My Visit to the Calgary Science School

Today I was able to go and observe a morning at the Calgary Science School.  Calgary Science School is a charter school with a mandate to present education in a way that is new and research based.  Spending the morning at the school really showed me how my philosophy could be applied in a school setting.

Here are some of the things I observed (sorry the video is so long, I tried to shorten it, there were just so many exciting things going on):

There are a lot of great ideas on the Calgary Science School Connect! Blog and because they’re so great…the ideas are free!

 

My Favorite Unit So Far

So I’ve completed my internship at Estevan Comprehensive High School and man was that a blast!  Internship was such a challenging, rewarding, revealing process and I was able to grow so much in such a short time.  This semester I’m sticking around Estevan and subbing while finishing up my final class for my Education degree.

It was thinking about project ideas for my final class that I started thinking back to the different units I taught in Physics and Chemistry this last semester.  I was trying to think hard about what types of learning opportunities worked the best…did some work better than others?…is there one type of approach that works best?  I came to the conclusion that there is more than one way to teach something however what I found for myself is that when I really focused on student engagement at the beginning of the concept they seemed to have a better handle on it in the end.

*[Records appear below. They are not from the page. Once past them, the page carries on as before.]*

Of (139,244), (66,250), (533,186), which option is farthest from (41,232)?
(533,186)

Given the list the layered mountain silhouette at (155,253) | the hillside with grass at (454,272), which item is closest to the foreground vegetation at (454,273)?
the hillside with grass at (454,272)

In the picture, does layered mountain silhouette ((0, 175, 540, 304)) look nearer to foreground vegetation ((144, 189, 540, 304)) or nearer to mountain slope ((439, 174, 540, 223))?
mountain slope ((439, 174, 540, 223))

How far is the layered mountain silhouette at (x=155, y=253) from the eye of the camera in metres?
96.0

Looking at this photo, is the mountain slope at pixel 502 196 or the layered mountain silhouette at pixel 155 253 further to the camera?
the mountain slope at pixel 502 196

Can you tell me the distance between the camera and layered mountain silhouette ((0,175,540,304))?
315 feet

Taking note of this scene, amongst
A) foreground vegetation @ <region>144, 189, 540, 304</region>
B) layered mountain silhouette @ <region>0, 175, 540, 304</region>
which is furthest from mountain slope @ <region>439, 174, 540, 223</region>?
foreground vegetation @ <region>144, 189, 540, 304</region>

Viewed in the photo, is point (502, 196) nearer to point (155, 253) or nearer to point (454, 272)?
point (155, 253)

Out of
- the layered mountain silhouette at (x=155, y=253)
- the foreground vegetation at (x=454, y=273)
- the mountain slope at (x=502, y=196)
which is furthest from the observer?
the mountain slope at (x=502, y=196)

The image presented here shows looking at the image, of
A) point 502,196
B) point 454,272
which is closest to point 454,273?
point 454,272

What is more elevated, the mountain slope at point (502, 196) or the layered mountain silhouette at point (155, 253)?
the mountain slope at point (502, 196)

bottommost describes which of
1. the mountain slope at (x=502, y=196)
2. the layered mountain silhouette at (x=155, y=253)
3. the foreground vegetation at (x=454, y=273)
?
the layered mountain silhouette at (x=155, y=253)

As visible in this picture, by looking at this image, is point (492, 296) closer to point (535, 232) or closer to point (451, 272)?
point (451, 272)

The engaging activities I used usually took the form of something that at first looked like it had nothing to do with science (I think that was part of the reason my students seemed so engaged). There was no better example of this seemingly unrelated engagement than our unit on chemical kinetics

The Lesson

We were beginning Chemical Kinetics and I had recently seen a new Ted Ed video, “How to speed up chemical reactions (and get a date).”

I began by showing the first couple minutes of this video:

We didn’t watch this video all the way through.  We stopped when the narrator pulled out his construction hat and was about to redesign the school.  I wanted my students to understand their purpose (getting students to collide) and how they could accomplish this thinking for themselves.

We branched out into groups, students were contractors for an hour, and they designed floor plans for schools where there would be a high likelihood to get a date to a dance.  It gave me goosebumps seeing the different ideas that groups had…and the things they were coming up with were synonymous with the different ways we could speed chemical reactions.

When we watched the rest of the video at the end, and tied what we did to chemistry, students were already confident with the idea and we had a good place to start for our study of chemical kinetics.  The rest of the unit was never boring as we were constantly making reference, in some form or another, to relationships both in the real world and in chemistry.  We came out of chemical kinetics with a good understanding of the important concepts…and I don’t think anyone in the class ended up going to the next dance without a date.